In December 2025, OWASP published the Top 10 for Agentic Applications. Item eight, ASI08, covers cascading failures in agentic AI systems. If you run multiple AI agents that interact with each other, this applies to you.
What ASI08 Actually Says
The formal definition: "A cascading failure in agentic AI occurs when a single fault - whether a hallucination, malicious input, corrupted tool, or poisoned memory - propagates across autonomous agents and compounds into system-wide harm."
Three propagation mechanisms make agent cascades different from traditional software failures:
Feedback loops. Two agents whose outputs become each other's inputs create self-reinforcing cycles. A small error in Agent A's output gets amplified by Agent B, which feeds it back to Agent A, which amplifies it further. Traditional circuit breakers don't catch this because each individual request looks normal.
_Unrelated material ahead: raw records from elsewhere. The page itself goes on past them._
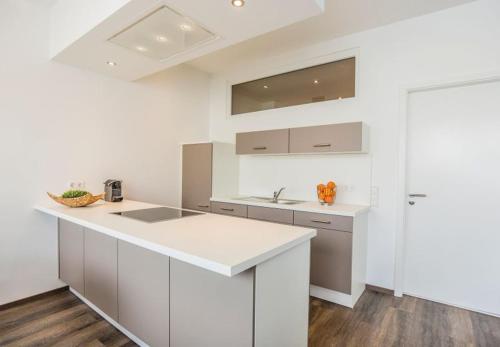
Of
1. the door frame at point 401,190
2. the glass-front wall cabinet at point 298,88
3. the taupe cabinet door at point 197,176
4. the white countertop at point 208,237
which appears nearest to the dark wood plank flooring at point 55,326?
the white countertop at point 208,237

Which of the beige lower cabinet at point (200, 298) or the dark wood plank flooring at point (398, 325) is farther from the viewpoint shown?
the dark wood plank flooring at point (398, 325)

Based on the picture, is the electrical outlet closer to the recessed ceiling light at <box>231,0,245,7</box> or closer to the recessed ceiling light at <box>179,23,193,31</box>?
the recessed ceiling light at <box>179,23,193,31</box>

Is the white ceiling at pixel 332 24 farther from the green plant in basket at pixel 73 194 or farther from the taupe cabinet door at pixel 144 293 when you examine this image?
the taupe cabinet door at pixel 144 293

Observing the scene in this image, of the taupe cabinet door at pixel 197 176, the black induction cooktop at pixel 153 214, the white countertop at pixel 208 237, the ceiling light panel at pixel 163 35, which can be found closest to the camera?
the white countertop at pixel 208 237

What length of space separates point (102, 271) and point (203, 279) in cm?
109

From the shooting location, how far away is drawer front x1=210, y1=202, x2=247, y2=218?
3.12 metres

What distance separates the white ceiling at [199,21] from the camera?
5.19ft

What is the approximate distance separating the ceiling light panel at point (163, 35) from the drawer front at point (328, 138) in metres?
1.44

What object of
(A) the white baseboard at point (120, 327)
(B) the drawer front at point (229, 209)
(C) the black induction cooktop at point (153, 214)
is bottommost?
(A) the white baseboard at point (120, 327)

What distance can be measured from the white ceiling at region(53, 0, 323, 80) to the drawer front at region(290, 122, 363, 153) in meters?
1.28

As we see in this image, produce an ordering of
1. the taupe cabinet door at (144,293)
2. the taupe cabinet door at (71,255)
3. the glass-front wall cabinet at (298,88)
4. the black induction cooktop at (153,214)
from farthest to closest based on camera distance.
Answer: the glass-front wall cabinet at (298,88)
the taupe cabinet door at (71,255)
the black induction cooktop at (153,214)
the taupe cabinet door at (144,293)

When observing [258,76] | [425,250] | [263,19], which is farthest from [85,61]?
[425,250]

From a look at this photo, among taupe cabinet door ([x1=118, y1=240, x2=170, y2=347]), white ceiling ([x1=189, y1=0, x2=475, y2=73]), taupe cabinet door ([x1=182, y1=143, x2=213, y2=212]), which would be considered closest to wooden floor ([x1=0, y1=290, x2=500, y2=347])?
taupe cabinet door ([x1=118, y1=240, x2=170, y2=347])

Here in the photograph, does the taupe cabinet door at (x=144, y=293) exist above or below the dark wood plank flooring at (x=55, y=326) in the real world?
above
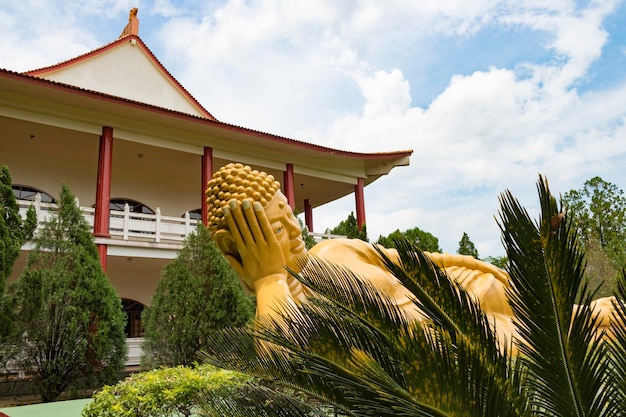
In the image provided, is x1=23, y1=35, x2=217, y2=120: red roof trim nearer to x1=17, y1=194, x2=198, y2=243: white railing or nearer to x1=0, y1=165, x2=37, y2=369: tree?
x1=17, y1=194, x2=198, y2=243: white railing

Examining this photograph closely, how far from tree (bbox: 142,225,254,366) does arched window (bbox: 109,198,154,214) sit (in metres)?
6.08

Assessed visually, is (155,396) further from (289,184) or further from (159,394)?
(289,184)

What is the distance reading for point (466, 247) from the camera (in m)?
15.7

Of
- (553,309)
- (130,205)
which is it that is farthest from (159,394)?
(130,205)

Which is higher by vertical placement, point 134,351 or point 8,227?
point 8,227

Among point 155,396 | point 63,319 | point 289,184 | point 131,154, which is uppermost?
point 131,154

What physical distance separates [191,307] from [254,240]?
14.1 feet

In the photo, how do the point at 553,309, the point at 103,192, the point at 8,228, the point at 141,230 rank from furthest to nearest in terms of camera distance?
the point at 141,230 < the point at 103,192 < the point at 8,228 < the point at 553,309

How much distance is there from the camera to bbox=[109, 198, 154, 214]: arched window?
13.3 m

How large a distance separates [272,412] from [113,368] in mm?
6219

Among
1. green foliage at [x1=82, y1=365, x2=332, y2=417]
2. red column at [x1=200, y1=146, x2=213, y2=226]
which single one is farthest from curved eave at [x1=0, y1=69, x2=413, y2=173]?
green foliage at [x1=82, y1=365, x2=332, y2=417]

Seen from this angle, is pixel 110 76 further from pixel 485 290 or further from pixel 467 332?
pixel 467 332

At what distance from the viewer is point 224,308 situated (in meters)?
7.61

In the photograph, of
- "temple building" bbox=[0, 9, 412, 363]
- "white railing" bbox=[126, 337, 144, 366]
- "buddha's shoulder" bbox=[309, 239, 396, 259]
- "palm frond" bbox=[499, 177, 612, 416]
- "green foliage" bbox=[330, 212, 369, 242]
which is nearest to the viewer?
"palm frond" bbox=[499, 177, 612, 416]
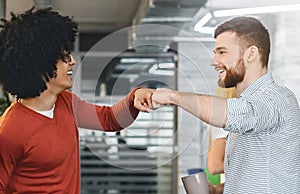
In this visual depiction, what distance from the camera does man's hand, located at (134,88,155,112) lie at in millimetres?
1673

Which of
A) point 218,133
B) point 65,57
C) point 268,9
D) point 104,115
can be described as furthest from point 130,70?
point 65,57

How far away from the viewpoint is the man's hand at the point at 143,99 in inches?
65.9

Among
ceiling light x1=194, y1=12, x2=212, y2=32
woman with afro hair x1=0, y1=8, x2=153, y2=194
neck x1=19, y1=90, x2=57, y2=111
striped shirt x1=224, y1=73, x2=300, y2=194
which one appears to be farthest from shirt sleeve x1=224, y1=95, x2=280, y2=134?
ceiling light x1=194, y1=12, x2=212, y2=32

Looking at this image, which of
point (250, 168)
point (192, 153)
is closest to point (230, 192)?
point (250, 168)

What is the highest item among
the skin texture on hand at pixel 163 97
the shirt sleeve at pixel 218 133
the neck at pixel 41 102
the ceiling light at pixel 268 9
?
the ceiling light at pixel 268 9

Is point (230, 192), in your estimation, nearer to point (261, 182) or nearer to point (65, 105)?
point (261, 182)

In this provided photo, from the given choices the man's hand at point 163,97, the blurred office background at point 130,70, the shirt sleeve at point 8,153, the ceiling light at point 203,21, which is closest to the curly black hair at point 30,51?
the shirt sleeve at point 8,153

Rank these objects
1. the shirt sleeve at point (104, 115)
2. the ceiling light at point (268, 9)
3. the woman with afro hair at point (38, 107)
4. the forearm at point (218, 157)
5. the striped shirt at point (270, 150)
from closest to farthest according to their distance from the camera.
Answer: the striped shirt at point (270, 150) < the woman with afro hair at point (38, 107) < the shirt sleeve at point (104, 115) < the forearm at point (218, 157) < the ceiling light at point (268, 9)

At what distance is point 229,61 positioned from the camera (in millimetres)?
1806

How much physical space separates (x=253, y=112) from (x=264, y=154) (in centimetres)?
19

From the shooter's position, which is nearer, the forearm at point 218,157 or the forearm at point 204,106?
the forearm at point 204,106

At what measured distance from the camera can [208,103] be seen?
1.56 metres

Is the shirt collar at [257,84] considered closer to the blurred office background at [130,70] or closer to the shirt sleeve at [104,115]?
the shirt sleeve at [104,115]

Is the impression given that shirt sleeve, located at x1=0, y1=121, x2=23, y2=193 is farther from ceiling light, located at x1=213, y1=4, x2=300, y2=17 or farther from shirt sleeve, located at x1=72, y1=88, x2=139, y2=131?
ceiling light, located at x1=213, y1=4, x2=300, y2=17
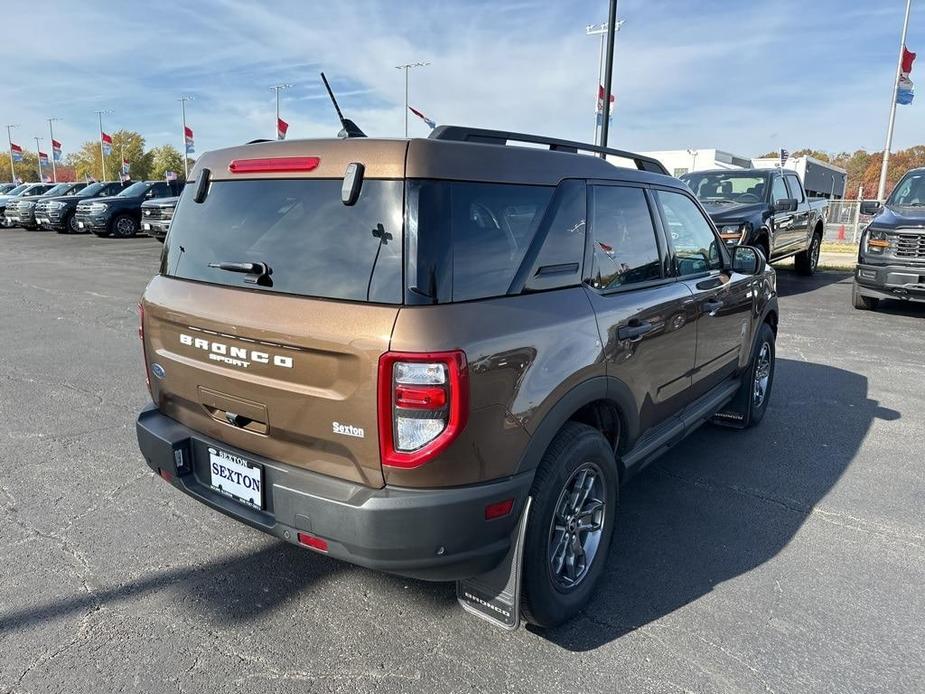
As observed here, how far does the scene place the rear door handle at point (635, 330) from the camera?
9.44ft

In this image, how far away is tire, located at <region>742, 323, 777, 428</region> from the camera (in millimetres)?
4695

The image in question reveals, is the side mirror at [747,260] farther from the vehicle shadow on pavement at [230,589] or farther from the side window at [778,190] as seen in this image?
the side window at [778,190]

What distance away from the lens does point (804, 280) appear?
13.6 meters

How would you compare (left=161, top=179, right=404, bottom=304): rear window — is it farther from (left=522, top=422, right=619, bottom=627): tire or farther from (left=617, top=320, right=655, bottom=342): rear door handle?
(left=617, top=320, right=655, bottom=342): rear door handle

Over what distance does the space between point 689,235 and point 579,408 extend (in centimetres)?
→ 184

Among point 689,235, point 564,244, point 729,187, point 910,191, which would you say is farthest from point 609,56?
point 564,244

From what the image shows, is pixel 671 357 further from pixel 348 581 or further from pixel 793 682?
A: pixel 348 581

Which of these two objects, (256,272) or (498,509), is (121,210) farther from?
(498,509)

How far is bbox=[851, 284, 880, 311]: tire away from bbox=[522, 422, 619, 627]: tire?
906cm

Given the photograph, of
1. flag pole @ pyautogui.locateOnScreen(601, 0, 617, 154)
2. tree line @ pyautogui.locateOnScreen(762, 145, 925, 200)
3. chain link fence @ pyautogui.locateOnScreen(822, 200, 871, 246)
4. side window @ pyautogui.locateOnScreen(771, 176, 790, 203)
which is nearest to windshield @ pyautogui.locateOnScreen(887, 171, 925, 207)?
side window @ pyautogui.locateOnScreen(771, 176, 790, 203)

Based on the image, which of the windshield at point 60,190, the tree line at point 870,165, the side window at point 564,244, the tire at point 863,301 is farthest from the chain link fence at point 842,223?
the tree line at point 870,165

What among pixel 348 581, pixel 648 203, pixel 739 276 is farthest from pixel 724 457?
pixel 348 581

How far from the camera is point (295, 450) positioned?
2363 millimetres

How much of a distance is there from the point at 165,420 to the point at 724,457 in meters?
3.48
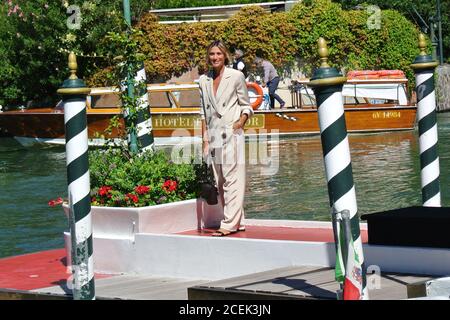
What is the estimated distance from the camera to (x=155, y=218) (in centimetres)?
968

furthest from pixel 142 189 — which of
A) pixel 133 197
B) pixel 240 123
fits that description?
pixel 240 123

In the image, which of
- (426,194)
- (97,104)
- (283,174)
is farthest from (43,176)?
(426,194)

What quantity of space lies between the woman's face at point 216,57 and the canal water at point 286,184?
4.80 metres

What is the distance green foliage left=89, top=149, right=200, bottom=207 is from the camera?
32.4 ft

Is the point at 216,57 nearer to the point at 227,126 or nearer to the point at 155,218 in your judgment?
the point at 227,126

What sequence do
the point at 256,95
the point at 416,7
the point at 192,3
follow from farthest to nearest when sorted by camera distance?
the point at 416,7 < the point at 192,3 < the point at 256,95

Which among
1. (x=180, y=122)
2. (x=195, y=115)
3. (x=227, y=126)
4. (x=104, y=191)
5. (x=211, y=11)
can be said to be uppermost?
(x=211, y=11)

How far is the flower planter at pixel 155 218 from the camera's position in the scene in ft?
31.6

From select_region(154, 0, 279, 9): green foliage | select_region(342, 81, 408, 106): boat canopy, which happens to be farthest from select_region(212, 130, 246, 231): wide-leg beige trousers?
select_region(154, 0, 279, 9): green foliage

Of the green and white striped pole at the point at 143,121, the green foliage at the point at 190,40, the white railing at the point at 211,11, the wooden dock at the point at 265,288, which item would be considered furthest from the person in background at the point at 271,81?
the wooden dock at the point at 265,288

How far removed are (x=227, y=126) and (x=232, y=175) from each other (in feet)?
1.41

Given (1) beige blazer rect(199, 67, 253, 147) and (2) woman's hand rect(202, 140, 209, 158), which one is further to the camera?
(2) woman's hand rect(202, 140, 209, 158)

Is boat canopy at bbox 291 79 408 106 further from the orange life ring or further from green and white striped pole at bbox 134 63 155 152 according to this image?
green and white striped pole at bbox 134 63 155 152

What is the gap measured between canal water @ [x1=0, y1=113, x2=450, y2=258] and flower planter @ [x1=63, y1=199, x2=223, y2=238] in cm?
391
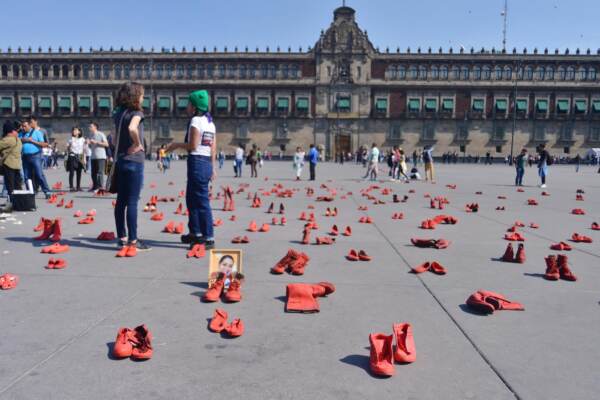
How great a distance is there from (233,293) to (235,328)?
26.7 inches

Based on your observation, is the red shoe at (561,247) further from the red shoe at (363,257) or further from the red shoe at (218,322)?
the red shoe at (218,322)

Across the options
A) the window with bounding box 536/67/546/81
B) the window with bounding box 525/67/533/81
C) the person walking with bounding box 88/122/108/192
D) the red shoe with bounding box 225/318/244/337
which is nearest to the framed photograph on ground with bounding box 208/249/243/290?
the red shoe with bounding box 225/318/244/337

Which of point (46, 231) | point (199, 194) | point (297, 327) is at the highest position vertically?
point (199, 194)

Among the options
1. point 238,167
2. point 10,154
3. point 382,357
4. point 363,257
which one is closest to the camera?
point 382,357

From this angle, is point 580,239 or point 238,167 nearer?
point 580,239

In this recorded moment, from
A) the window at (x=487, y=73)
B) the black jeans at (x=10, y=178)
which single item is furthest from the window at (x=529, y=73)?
the black jeans at (x=10, y=178)

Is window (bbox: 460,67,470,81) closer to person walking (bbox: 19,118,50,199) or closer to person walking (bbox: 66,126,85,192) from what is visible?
person walking (bbox: 66,126,85,192)

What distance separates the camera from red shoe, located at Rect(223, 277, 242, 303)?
3521 millimetres

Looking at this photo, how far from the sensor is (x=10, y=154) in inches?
352

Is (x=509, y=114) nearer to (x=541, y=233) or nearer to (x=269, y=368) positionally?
(x=541, y=233)

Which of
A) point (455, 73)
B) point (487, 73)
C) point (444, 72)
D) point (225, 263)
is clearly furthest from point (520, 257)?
point (487, 73)

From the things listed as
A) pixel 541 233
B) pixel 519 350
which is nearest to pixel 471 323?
pixel 519 350

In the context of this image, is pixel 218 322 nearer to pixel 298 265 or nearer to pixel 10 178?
pixel 298 265

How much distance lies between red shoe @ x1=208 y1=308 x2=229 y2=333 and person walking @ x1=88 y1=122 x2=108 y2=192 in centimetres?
951
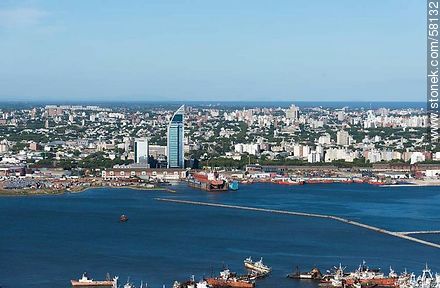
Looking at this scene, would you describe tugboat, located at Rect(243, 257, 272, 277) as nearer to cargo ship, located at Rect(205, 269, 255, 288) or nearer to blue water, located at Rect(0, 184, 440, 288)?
blue water, located at Rect(0, 184, 440, 288)

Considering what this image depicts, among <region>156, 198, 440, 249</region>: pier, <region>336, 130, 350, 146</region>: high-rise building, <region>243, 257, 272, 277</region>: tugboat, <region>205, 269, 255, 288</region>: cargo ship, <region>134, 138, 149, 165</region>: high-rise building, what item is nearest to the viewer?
<region>205, 269, 255, 288</region>: cargo ship

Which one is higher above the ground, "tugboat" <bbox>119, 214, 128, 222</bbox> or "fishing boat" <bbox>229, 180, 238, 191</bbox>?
"tugboat" <bbox>119, 214, 128, 222</bbox>

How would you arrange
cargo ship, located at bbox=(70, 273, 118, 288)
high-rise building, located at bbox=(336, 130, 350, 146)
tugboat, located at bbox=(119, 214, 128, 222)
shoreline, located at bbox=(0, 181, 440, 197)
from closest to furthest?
cargo ship, located at bbox=(70, 273, 118, 288)
tugboat, located at bbox=(119, 214, 128, 222)
shoreline, located at bbox=(0, 181, 440, 197)
high-rise building, located at bbox=(336, 130, 350, 146)

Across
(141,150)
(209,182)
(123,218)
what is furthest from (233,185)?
(123,218)

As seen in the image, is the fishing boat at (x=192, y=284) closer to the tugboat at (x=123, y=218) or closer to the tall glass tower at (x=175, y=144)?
the tugboat at (x=123, y=218)

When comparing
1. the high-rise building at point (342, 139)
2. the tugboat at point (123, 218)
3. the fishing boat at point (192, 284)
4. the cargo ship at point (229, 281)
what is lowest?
the cargo ship at point (229, 281)

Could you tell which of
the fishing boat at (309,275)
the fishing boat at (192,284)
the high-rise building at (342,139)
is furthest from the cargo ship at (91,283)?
the high-rise building at (342,139)

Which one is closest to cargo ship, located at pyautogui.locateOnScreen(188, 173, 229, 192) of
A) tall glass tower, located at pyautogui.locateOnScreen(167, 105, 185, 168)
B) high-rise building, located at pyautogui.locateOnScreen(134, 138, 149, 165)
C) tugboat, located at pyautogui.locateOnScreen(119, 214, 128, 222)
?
tall glass tower, located at pyautogui.locateOnScreen(167, 105, 185, 168)
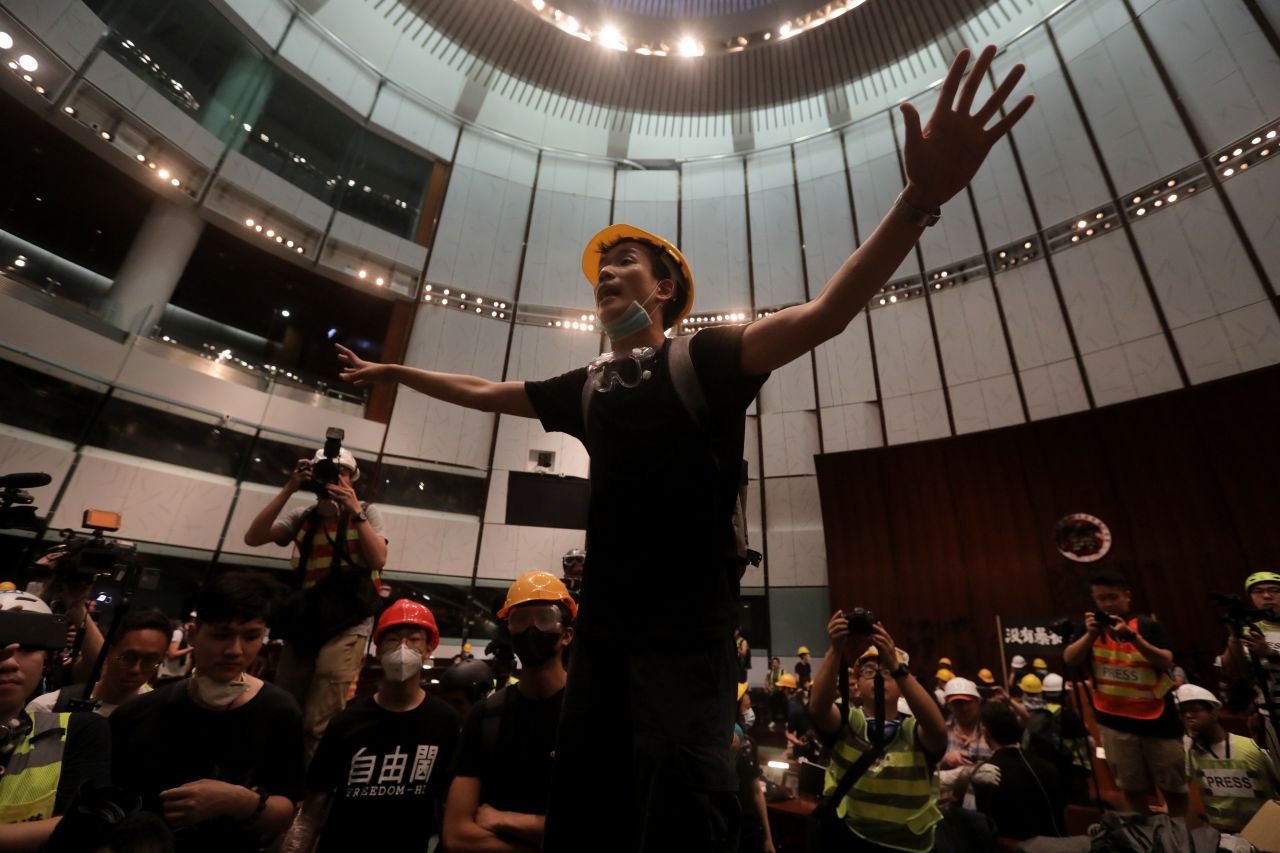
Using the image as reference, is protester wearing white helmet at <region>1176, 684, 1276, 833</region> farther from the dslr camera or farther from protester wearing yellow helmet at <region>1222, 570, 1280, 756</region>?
the dslr camera

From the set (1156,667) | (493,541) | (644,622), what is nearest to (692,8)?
(493,541)

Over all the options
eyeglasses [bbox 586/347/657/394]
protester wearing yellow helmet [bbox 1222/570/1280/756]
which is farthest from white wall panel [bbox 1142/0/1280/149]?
eyeglasses [bbox 586/347/657/394]

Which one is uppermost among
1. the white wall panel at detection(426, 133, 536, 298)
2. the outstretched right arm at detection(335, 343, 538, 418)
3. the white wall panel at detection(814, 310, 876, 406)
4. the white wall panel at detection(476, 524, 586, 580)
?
the white wall panel at detection(426, 133, 536, 298)

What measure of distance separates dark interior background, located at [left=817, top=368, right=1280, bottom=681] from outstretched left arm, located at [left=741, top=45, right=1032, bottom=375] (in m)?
9.38

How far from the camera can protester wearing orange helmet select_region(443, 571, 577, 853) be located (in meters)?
2.10

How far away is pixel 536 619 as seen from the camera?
242 cm

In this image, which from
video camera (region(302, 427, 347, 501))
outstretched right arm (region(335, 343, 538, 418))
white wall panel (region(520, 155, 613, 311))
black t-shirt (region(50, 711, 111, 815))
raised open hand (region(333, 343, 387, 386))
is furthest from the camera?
white wall panel (region(520, 155, 613, 311))

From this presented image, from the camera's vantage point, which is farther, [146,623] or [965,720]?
[965,720]

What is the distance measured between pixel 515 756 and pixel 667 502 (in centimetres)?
181

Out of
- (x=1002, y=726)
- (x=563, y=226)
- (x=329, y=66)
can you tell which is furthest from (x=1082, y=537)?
(x=329, y=66)

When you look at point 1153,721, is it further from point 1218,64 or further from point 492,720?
point 1218,64

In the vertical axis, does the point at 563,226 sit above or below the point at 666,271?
above

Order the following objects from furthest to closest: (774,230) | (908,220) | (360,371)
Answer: (774,230) < (360,371) < (908,220)

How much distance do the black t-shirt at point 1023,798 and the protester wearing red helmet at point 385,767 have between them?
3257 mm
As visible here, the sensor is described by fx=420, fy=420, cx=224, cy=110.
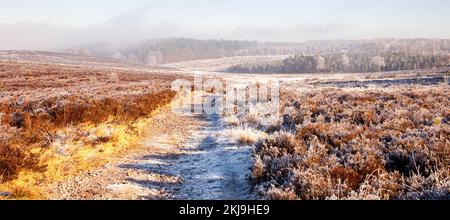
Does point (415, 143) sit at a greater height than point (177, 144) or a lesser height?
greater

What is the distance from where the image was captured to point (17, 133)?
9977 millimetres

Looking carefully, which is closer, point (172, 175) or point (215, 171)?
point (172, 175)

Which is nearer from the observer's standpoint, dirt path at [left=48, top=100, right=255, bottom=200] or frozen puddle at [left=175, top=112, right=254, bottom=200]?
dirt path at [left=48, top=100, right=255, bottom=200]

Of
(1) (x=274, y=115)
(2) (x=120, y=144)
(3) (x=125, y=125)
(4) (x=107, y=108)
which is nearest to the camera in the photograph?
(2) (x=120, y=144)

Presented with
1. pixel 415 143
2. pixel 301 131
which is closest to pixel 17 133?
pixel 301 131

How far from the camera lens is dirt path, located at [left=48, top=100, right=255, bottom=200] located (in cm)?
754

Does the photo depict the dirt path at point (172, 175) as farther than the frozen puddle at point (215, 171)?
No

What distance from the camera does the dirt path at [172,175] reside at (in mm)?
7543

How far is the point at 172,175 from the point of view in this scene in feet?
29.4

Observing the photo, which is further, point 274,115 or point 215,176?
point 274,115
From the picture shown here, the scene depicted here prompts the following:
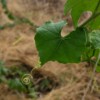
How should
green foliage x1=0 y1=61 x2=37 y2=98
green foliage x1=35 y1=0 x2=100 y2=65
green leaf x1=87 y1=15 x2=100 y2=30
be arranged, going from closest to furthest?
green foliage x1=35 y1=0 x2=100 y2=65, green leaf x1=87 y1=15 x2=100 y2=30, green foliage x1=0 y1=61 x2=37 y2=98

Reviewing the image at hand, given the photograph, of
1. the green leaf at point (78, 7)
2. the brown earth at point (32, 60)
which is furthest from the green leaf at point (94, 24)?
the brown earth at point (32, 60)

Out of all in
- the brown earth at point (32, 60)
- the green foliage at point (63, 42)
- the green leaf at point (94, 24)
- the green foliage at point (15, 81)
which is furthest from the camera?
the brown earth at point (32, 60)

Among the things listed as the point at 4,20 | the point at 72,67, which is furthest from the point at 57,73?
the point at 4,20

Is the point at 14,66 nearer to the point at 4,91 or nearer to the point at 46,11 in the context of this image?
the point at 4,91

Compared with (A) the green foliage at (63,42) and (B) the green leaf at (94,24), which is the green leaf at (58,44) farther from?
(B) the green leaf at (94,24)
Transitive trust chains. Agent B trusts Agent A's output. Agent C trusts Agent B's output. If Agent A gets compromised or hallucinates, the bad data flows through the entire chain. No agent independently verifies against ground truth because they trust what comes from upstream.
Persistent memory poisoning. An error written to a vector store, knowledge base, or long-term memory continues influencing agent reasoning in future runs. The failure isn't a one-time event. It becomes a persistent corruption that survives restarts.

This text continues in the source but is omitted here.